What could this joint approach be?

Any measures taken should meet three criteria: be significant, temporary and targeted. So they should do more than simply act as automatic stabilizers.

These measures could be in the field of investment and infrastructure financing, take the form of support for small and medium-size companies or provide direct support to poor households. It would be up to each European country to craft its own plan and decide on the appropriate mix, while prioritizing the measures which achieve maximum impact in the fastest possible time

- These measures should be consistent with the Lisbon Strategy because structural reforms remain more necessary than ever to our economies.

- These measures should also be consistent with our goal of long-term budget sustainability. This is why it is essential for our policies to remain within a common framework. We are going to work on this with our European partners over the next few days. Our citizens must know that we will not leave them to face alone the biggest macro economic shock of the past few decades. They must also be assured that we will never give up our fiscal responsibility or our goal of achieving stable public finances in the medium term.

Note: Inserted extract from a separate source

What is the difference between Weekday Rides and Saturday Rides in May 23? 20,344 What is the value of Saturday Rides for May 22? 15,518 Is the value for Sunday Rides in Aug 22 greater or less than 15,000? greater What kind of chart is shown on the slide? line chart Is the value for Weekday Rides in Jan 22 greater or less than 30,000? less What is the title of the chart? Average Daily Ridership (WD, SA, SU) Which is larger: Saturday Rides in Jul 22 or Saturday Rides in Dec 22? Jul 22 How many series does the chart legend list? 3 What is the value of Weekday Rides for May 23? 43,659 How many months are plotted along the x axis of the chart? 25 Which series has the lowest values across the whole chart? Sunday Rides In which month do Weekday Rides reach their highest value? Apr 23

- The European institutions should also do their bit in this revitalization.

First of all by providing the opportunity for consultations on the measures to be taken. One percentage point of European GDP is a good target, and national plans will have to get as close to it as their circumstances allow. We don’t need either formal approval or pernickety oversight, but guidelines which the European Council of 11 and 12 December could adopt. Some countries have already taken measures along these lines.

The European Union should then complement the measures decided in each country. The car industry and energy sector could for instance be supported by making new European Investment Bank funds available. The release of structural funds should also be speeded up by providing advance funding for some programmes, such as the one promoting energy savings. Greater flexibility, on a temporary basis, in the application of European rules on State aid and more ambitious infrastructure goals, for example in the field of high-speed Internet and transport and energy distribution networks, could also be sources of additional growth. Finally, the Growth and Stability Pact should be implemented flexibly. This would not demand any lengthy discussion since the Pact provides room for manoeuvre in the short term which must be used. The time for developing a genuine budget recovery plan will come later.

Finally, the EU can help ensure rapid implementation of the States’ plans because speed is crucial when it comes to economic revitalization. Member States must not be slowed down by the Community procedures when implementing their revitalization plans. Similarly, if additional Community spending is necessary, it must be authorized swiftly with due regard for the 2007-2013 Financial Perspective.

* * *

We pledge to do the utmost to speed up the recovery. We will do so keeping in mind the need to pursue the structural reforms and ensure the consolidation of public finances.

We urge the Member States to adopt these simple, strong principles at our next European Council as united Europe’s contribution to the Washington summit’s appeal for economic revitalization./.